D'altra parte, come spiega la teoria della penetrazione sociale elaborata già negli anni Settanta, i chatbot favoriscano l’auto-apertura progressiva da parte dell’utente, offrendo un ambiente percepito come sicuro, privo di giudizio e sempre più intimo. Si tratta tuttavia di una mera illusione, come mette in guardia anche Nigel Crook, direttore dell'Institute for Ethical AI sul Sun: "I chatbot hanno la capacità di manipolare emotivamente le persone", facendole credere di essere di fronte a una macchina capace di comprenderle. Una vera e propria trappola in cui è bene non cadere, come ammonisce l'esperto: "L'AI non fa altro che prevedere una sequenza plausibile di parole, ecco cosa fa. E non comprende che questa sequenza di parole corrisponde a qualcosa nella realtà". Come teorizza la sociologa Sherry Turkle questo "imbroglio predittivo" ha successo perché l'algoritmo ci dice ciò che vorremmo sentirci dire proprio attraverso questo meccanismo, pur non comprendendo davvero quello che ci sta dicendo, contribuendo così a creare una società con sempre più persone "sole insieme".
"Se una persona è profondamente sola, forse una relazione con un chatbot è meglio di niente", ha riassunto al Corriere della Sera Amon Rapp, professore di informatica all’Università di Torino e studioso dell’interazione emotiva tra esseri umani e tecnologie. Replika, Fidanzata Virtuale, Character AI: sono tutte comode app disponibili sugli store digitali che puntano a creare legami affettivi istantanei, non con altre persone, ma proprio con loro, come in Her. Replika è stato paragonato dal Corriere a un Tamagotchi, dove ogni aspetto del proprio partner dei sogni diventa personalizzabile, a maggior ragione se si decide di pagare l'abbonamento premium.
Ma davvero qualcuno è pronto a legarsi sentimentalmente, fino al punto di inscenare un matrimonio, con una AI? La società Joi AI, specializzata proprio nella creazione di chatbot basati su intelligenza artificiale personalizzabili, ha condotto un sondaggio interpellando 2000 utenti parte della Gen Z, arrivando a dare risultanti inquietanti e sorprendenti: 8 intervistati su 10 hanno espresso infatti un parere positivo a sposare un AI e l'83% si è detto possibilista sul creare una relazione profonda con un avatar digitale senza alcuna persona in carne e ossa dietro.
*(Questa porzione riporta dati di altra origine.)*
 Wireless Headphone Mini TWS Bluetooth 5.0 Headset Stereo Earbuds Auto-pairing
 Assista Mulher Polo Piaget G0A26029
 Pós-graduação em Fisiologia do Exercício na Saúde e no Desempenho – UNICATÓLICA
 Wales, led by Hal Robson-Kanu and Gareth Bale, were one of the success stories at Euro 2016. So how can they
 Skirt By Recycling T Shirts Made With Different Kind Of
Un qualcosa che si spiega anche con la crescente ansia sociale che attanaglia i giovani, almeno a sentire Shifali Singh, psicologo e direttore della ricerca cognitiva digitale presso il McLean Hospital/Harvard Medical School: "Alcune mie ricerche hanno dimostrato che le persone con ansia sociale tendono ad apprezzare di più l'uso degli strumenti digitali perché non hanno così tanta paura delle ripercussioni, del giudizio, soprattutto con i social media". Intanto il Time ha scoperto che in generale ben il 40% delle persone che dicono di essere in una relazione con un chatbot è contemporaneamente anche sposata. Insomma il triangolo virtuale no, non l'avevamo considerato, ma è ormai una realtà con cui fare i conti.